Pourtant dans la réalité, on constate certaines choses curieuses : la moyenne de dépistage de la maladie rénale chronique chez les hypertendus n’est qu’à 9% pour un seuil intermédiaire à 10% … et celle de la surveillance des INR à 80,2% pour un seuil intermédiaire à 80%. Ce qui laisse penser qu’une grande partie des médecins est dans la partie basse de la fourchette et a beaucoup de travail à fournir pour progresser.
Inversement les moyennes de départ des vaccinations contre le méningocoque C ou le ROR sont quasiment au taux cible. Ce qui laisse penser qu’une grosse partie des médecins est juste en-dessous de cette cible, mais que la marche à franchir pour atteindre la cible est difficile.

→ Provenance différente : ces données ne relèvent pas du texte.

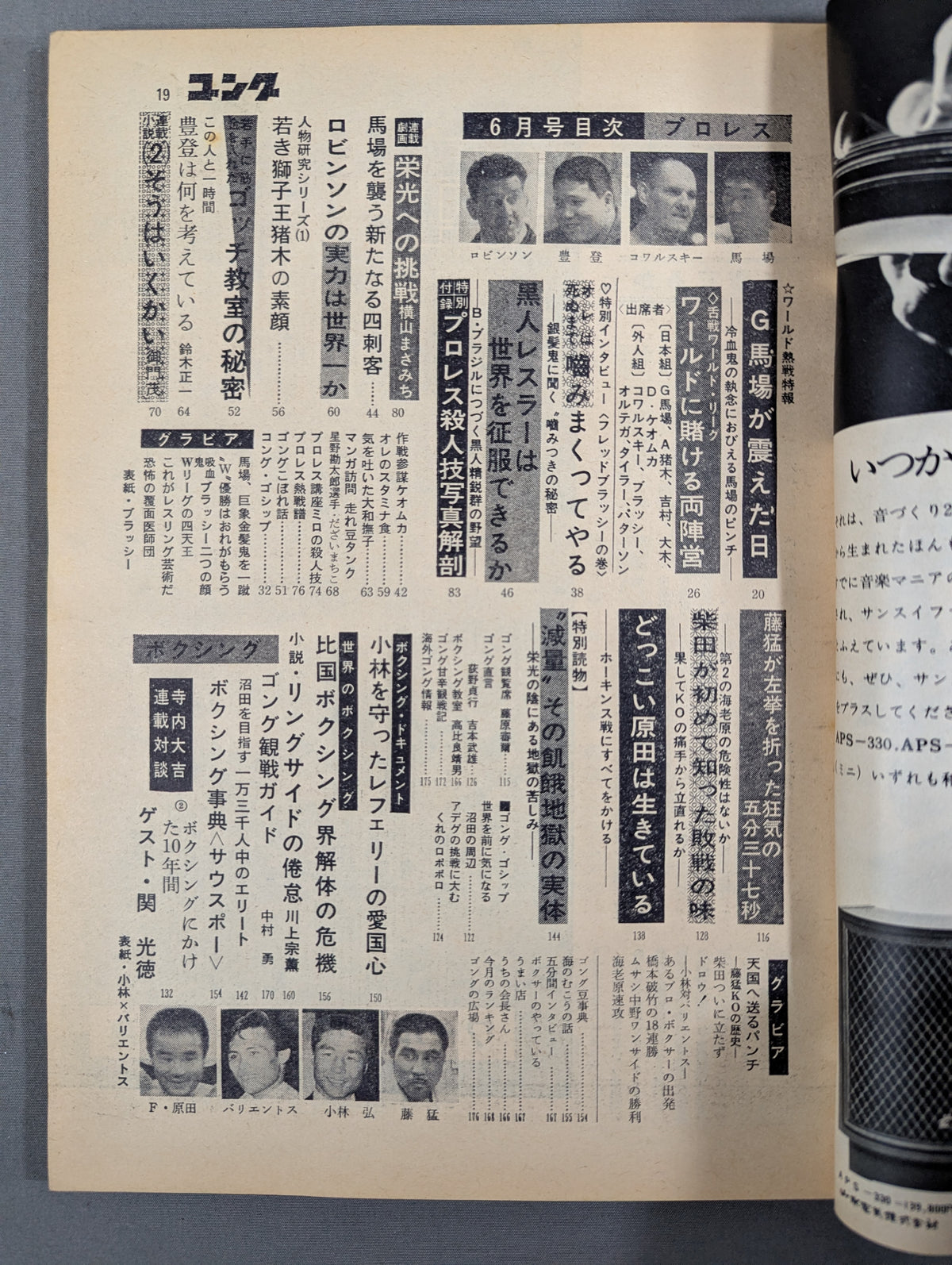月刊ゴング Vol.1 No.2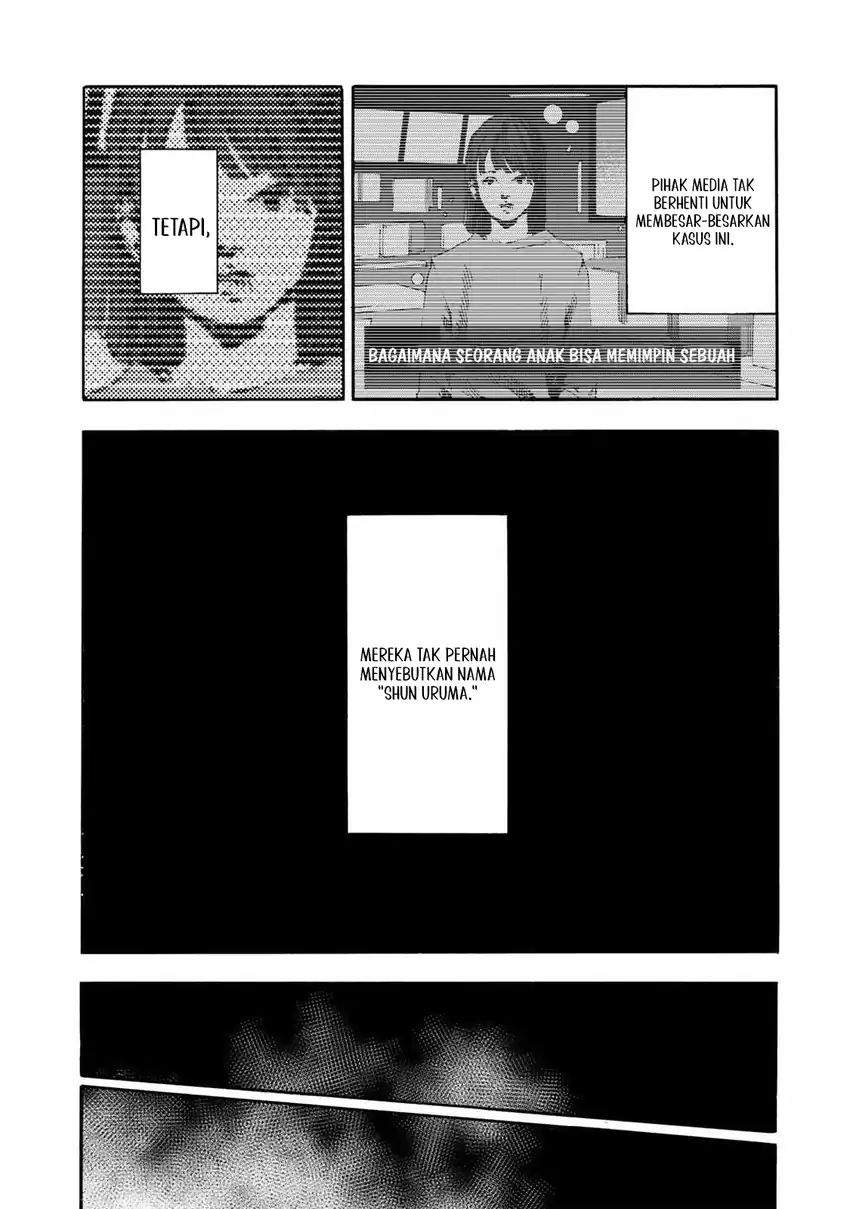 Juujika no Rokunin Chap 231 - Next Chap 232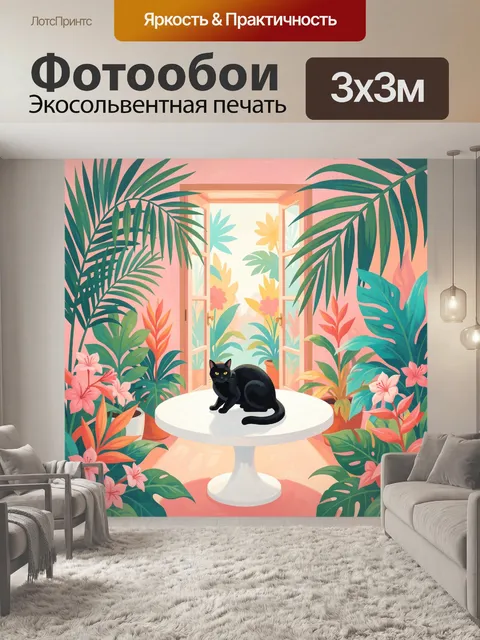 Фотообои Черный кот среди тропических растений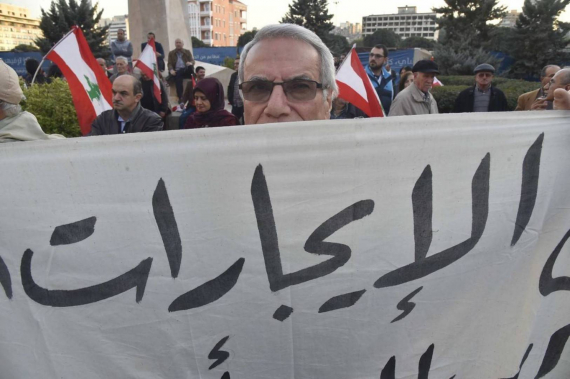 القانون التشريدي للأجارات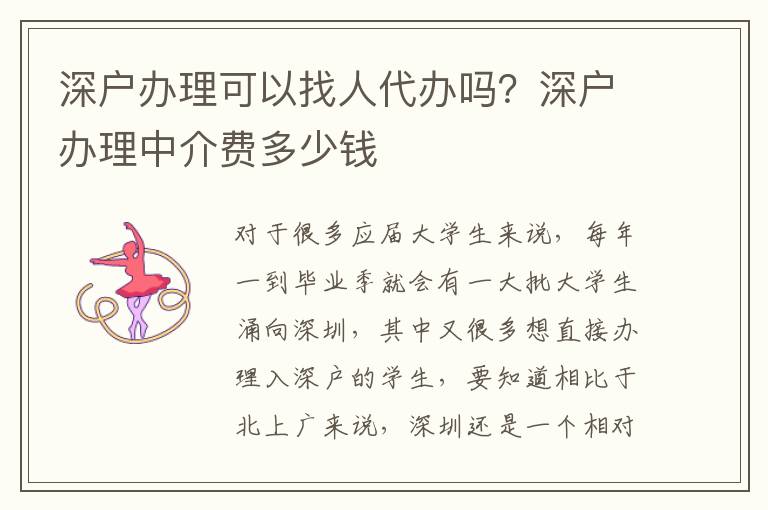 深戶辦理可以找人代辦嗎？深戶辦理中介費多少錢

Les seuils des items déclaratifs ont eux visiblement été déterminés sans rapport avec une quelconque notion de percentile, en fonction des seuils « souhaitables » (mais probablement après négociation entre les différents partenaires).
Enfin on constate que de nombreux items, en particulier de « pertinence des soins », ont des seuils particulièrement élevés, comme la surveillance des dysthyroïdies. Seuls 30 % des médecins font moins de 90% de prescriptions de TSH seule et 20% sont à plus de 99% de prescription de TSH seule. Cet item est donc déjà particulièrement bien intégré dans le monde médical libéral. Quel intérêt alors de l’avoir gardé ?
Et certains items restent impossibles à réaliser : plus particulièrement les deux items concerant la vaccination anti-grippale, puisqu’on a constaté en 2018 qu’avec 10% de vaccins en plus qu’en 2017, qui ont tous été utilisés (nous étions en rupture de stock au 15/12/2018) les taux de réalisation de ces deux items sont tout juste au niveau du 50ème percentile … cherchez l’erreur !
Au total que retenir ?
- La procédure est quand même assez nébuleuse pour la majorité des médecins
- Le risque est toujours de favoriser certains items ou prises en charge aux dépens d’autres tout aussi importants, et de « stigmatiser » les médecins qui sont « hors des clous »
- On attend toujours les études qui montreraient que la ROSP a un bilan positif sur la santé des patients ou la santé publique en général
- La ROSP reste encore et toujours un moyen déguisé d’augmenter la rémunération des médecins sans que ça se voit sur le montant des actes, mais de façon inégalitaire puisque des spécialités entières en sont exclues
- Et le caractère aléatoire et non fiable de cette rémunération accessoire conduit à des aménagements (clause de sauvegarde, révision des seuils, des items, des méthodes de calcul) que d’aucuns qualifieraient de « tripatouillages » et qui entrainent une dégradation des relations entre les médecins libéraux et les CPAM, source de tensions, de rancoeurs et de soupçons … à mille lieues de la nécessaire confiance qui devrait prévaloir pour un travail de coopération actif et profitable.